Work to be completed:
Would you give the entries below again in full, exactly as they stand?

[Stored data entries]
════════
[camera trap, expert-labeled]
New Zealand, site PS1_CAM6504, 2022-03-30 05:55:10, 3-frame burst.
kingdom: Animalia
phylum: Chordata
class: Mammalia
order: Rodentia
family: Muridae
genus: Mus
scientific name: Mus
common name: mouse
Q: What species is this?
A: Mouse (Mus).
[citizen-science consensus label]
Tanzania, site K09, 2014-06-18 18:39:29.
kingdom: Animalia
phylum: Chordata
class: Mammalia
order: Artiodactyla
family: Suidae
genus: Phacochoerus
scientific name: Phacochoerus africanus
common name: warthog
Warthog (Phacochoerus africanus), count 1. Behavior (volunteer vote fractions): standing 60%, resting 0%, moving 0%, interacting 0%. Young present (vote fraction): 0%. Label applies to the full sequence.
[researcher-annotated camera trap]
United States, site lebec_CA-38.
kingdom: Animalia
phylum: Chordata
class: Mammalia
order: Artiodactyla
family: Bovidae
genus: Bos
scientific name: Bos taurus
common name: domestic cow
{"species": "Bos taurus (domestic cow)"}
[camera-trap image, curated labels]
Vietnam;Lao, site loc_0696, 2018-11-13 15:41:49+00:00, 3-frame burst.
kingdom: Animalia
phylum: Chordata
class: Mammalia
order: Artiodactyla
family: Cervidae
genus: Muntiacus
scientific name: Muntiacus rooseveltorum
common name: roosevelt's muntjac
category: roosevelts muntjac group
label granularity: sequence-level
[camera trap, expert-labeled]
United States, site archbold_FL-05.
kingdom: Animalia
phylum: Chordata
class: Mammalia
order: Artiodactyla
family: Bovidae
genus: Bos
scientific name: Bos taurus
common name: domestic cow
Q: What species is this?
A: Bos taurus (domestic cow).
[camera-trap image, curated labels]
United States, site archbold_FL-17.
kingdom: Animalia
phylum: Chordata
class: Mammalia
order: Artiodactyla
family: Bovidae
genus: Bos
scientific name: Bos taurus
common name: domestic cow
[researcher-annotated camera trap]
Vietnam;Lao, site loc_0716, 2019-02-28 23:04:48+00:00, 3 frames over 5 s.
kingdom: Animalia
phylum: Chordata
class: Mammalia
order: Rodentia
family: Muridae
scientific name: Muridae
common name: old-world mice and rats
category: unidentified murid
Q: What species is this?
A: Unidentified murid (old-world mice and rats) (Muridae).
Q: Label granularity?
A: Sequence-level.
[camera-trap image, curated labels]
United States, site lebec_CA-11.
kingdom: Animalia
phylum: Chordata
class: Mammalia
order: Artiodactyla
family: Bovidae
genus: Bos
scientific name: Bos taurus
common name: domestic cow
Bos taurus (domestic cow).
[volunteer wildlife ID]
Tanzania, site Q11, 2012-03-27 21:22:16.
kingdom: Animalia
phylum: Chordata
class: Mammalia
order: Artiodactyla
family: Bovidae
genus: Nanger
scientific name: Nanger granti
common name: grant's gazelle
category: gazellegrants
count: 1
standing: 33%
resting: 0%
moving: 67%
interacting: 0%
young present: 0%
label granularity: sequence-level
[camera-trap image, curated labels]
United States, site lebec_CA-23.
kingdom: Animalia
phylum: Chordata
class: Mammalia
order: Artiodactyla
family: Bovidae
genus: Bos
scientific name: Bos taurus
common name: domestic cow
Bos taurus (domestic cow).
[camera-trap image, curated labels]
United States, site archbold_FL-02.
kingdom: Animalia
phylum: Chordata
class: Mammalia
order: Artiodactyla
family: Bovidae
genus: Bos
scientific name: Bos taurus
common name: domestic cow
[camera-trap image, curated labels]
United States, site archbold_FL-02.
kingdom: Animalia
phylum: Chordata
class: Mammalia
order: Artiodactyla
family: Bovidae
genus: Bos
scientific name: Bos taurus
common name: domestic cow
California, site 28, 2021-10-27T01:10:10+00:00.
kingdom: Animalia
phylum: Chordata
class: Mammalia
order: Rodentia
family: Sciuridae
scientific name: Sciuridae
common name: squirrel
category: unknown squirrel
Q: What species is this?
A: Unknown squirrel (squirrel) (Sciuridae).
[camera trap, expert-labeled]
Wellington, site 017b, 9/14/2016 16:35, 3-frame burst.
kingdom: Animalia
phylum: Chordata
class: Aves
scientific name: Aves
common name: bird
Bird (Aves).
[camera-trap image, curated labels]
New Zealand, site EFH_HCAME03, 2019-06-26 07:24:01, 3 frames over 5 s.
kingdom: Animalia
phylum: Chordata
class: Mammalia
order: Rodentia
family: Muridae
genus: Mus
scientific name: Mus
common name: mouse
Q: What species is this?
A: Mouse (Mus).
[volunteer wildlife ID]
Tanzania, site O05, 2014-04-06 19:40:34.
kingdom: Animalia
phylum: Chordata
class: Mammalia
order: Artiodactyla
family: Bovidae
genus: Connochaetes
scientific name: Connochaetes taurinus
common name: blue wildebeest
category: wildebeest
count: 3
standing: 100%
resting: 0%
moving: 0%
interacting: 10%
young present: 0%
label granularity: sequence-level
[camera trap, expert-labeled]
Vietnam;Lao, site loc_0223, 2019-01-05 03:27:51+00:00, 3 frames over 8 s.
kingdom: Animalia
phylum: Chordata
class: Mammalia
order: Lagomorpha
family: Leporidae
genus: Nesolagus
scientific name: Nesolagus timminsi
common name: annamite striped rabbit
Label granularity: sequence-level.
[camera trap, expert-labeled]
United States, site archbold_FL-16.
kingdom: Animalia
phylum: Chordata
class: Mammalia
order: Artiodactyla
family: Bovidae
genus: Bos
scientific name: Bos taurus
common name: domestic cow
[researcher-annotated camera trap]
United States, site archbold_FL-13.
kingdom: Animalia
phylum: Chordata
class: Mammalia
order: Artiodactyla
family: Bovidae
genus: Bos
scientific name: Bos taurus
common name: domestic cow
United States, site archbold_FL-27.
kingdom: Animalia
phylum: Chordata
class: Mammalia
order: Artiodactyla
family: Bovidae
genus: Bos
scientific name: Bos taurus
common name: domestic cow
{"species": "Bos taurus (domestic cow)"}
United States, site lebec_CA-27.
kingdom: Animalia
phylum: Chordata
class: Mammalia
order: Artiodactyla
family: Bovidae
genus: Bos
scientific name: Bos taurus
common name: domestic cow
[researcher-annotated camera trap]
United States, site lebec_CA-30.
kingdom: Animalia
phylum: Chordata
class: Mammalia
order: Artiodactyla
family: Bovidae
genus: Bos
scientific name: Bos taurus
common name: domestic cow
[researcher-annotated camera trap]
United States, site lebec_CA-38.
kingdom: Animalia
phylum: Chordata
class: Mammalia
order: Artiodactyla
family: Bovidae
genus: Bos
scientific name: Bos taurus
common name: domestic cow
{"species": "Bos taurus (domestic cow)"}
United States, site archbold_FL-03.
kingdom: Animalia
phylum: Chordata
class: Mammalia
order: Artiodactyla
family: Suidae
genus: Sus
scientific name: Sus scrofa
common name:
════════
Task output:
[camera trap, expert-labeled]
New Zealand, site PS1_CAM6504, 2022-03-30 05:55:10, 3-frame burst.
kingdom: Animalia
phylum: Chordata
class: Mammalia
order: Rodentia
family: Muridae
genus: Mus
scientific name: Mus
common name: mouse
Q: What species is this?
A: Mouse (Mus).
[citizen-science consensus label]
Tanzania, site K09, 2014-06-18 18:39:29.
kingdom: Animalia
phylum: Chordata
class: Mammalia
order: Artiodactyla
family: Suidae
genus: Phacochoerus
scientific name: Phacochoerus africanus
common name: warthog
Warthog (Phacochoerus africanus), count 1. Behavior (volunteer vote fractions): standing 60%, resting 0%, moving 0%, interacting 0%. Young present (vote fraction): 0%. Label applies to the full sequence.
[researcher-annotated camera trap]
United States, site lebec_CA-38.
kingdom: Animalia
phylum: Chordata
class: Mammalia
order: Artiodactyla
family: Bovidae
genus: Bos
scientific name: Bos taurus
common name: domestic cow
{"species": "Bos taurus (domestic cow)"}
[camera-trap image, curated labels]
Vietnam;Lao, site loc_0696, 2018-11-13 15:41:49+00:00, 3-frame burst.
kingdom: Animalia
phylum: Chordata
class: Mammalia
order: Artiodactyla
family: Cervidae
genus: Muntiacus
scientific name: Muntiacus rooseveltorum
common name: roosevelt's muntjac
category: roosevelts muntjac group
label granularity: sequence-level
[camera trap, expert-labeled]
United States, site archbold_FL-05.
kingdom: Animalia
phylum: Chordata
class: Mammalia
order: Artiodactyla
family: Bovidae
genus: Bos
scientific name: Bos taurus
common name: domestic cow
Q: What species is this?
A: Bos taurus (domestic cow).
[camera-trap image, curated labels]
United States, site archbold_FL-17.
kingdom: Animalia
phylum: Chordata
class: Mammalia
order: Artiodactyla
family: Bovidae
genus: Bos
scientific name: Bos taurus
common name: domestic cow
[researcher-annotated camera trap]
Vietnam;Lao, site loc_0716, 2019-02-28 23:04:48+00:00, 3 frames over 5 s.
kingdom: Animalia
phylum: Chordata
class: Mammalia
order: Rodentia
family: Muridae
scientific name: Muridae
common name: old-world mice and rats
category: unidentified murid
Q: What species is this?
A: Unidentified murid (old-world mice and rats) (Muridae).
Q: Label granularity?
A: Sequence-level.
[camera-trap image, curated labels]
United States, site lebec_CA-11.
kingdom: Animalia
phylum: Chordata
class: Mammalia
order: Artiodactyla
family: Bovidae
genus: Bos
scientific name: Bos taurus
common name: domestic cow
Bos taurus (domestic cow).
[volunteer wildlife ID]
Tanzania, site Q11, 2012-03-27 21:22:16.
kingdom: Animalia
phylum: Chordata
class: Mammalia
order: Artiodactyla
family: Bovidae
genus: Nanger
scientific name: Nanger granti
common name: grant's gazelle
category: gazellegrants
count: 1
standing: 33%
resting: 0%
moving: 67%
interacting: 0%
young present: 0%
label granularity: sequence-level
[camera-trap image, curated labels]
United States, site lebec_CA-23.
kingdom: Animalia
phylum: Chordata
class: Mammalia
order: Artiodactyla
family: Bovidae
genus: Bos
scientific name: Bos taurus
common name: domestic cow
Bos taurus (domestic cow).
[camera-trap image, curated labels]
United States, site archbold_FL-02.
kingdom: Animalia
phylum: Chordata
class: Mammalia
order: Artiodactyla
family: Bovidae
genus: Bos
scientific name: Bos taurus
common name: domestic cow
[camera-trap image, curated labels]
United States, site archbold_FL-02.
kingdom: Animalia
phylum: Chordata
class: Mammalia
order: Artiodactyla
family: Bovidae
genus: Bos
scientific name: Bos taurus
common name: domestic cow
California, site 28, 2021-10-27T01:10:10+00:00.
kingdom: Animalia
phylum: Chordata
class: Mammalia
order: Rodentia
family: Sciuridae
scientific name: Sciuridae
common name: squirrel
category: unknown squirrel
Q: What species is this?
A: Unknown squirrel (squirrel) (Sciuridae).
[camera trap, expert-labeled]
Wellington, site 017b, 9/14/2016 16:35, 3-frame burst.
kingdom: Animalia
phylum: Chordata
class: Aves
scientific name: Aves
common name: bird
Bird (Aves).
[camera-trap image, curated labels]
New Zealand, site EFH_HCAME03, 2019-06-26 07:24:01, 3 frames over 5 s.
kingdom: Animalia
phylum: Chordata
class: Mammalia
order: Rodentia
family: Muridae
genus: Mus
scientific name: Mus
common name: mouse
Q: What species is this?
A: Mouse (Mus).
[volunteer wildlife ID]
Tanzania, site O05, 2014-04-06 19:40:34.
kingdom: Animalia
phylum: Chordata
class: Mammalia
order: Artiodactyla
family: Bovidae
genus: Connochaetes
scientific name: Connochaetes taurinus
common name: blue wildebeest
category: wildebeest
count: 3
standing: 100%
resting: 0%
moving: 0%
interacting: 10%
young present: 0%
label granularity: sequence-level
[camera trap, expert-labeled]
Vietnam;Lao, site loc_0223, 2019-01-05 03:27:51+00:00, 3 frames over 8 s.
kingdom: Animalia
phylum: Chordata
class: Mammalia
order: Lagomorpha
family: Leporidae
genus: Nesolagus
scientific name: Nesolagus timminsi
common name: annamite striped rabbit
Label granularity: sequence-level.
[camera trap, expert-labeled]
United States, site archbold_FL-16.
kingdom: Animalia
phylum: Chordata
class: Mammalia
order: Artiodactyla
family: Bovidae
genus: Bos
scientific name: Bos taurus
common name: domestic cow
[researcher-annotated camera trap]
United States, site archbold_FL-13.
kingdom: Animalia
phylum: Chordata
class: Mammalia
order: Artiodactyla
family: Bovidae
genus: Bos
scientific name: Bos taurus
common name: domestic cow
United States, site archbold_FL-27.
kingdom: Animalia
phylum: Chordata
class: Mammalia
order: Artiodactyla
family: Bovidae
genus: Bos
scientific name: Bos taurus
common name: domestic cow
{"species": "Bos taurus (domestic cow)"}
United States, site lebec_CA-27.
kingdom: Animalia
phylum: Chordata
class: Mammalia
order: Artiodactyla
family: Bovidae
genus: Bos
scientific name: Bos taurus
common name: domestic cow
[researcher-annotated camera trap]
United States, site lebec_CA-30.
kingdom: Animalia
phylum: Chordata
class: Mammalia
order: Artiodactyla
family: Bovidae
genus: Bos
scientific name: Bos taurus
common name: domestic cow
[researcher-annotated camera trap]
United States, site lebec_CA-38.
kingdom: Animalia
phylum: Chordata
class: Mammalia
order: Artiodactyla
family: Bovidae
genus: Bos
scientific name: Bos taurus
common name: domestic cow
{"species": "Bos taurus (domestic cow)"}
United States, site archbold_FL-03.
kingdom: Animalia
phylum: Chordata
class: Mammalia
order: Artiodactyla
family: Suidae
genus: Sus
scientific name: Sus scrofa
common name:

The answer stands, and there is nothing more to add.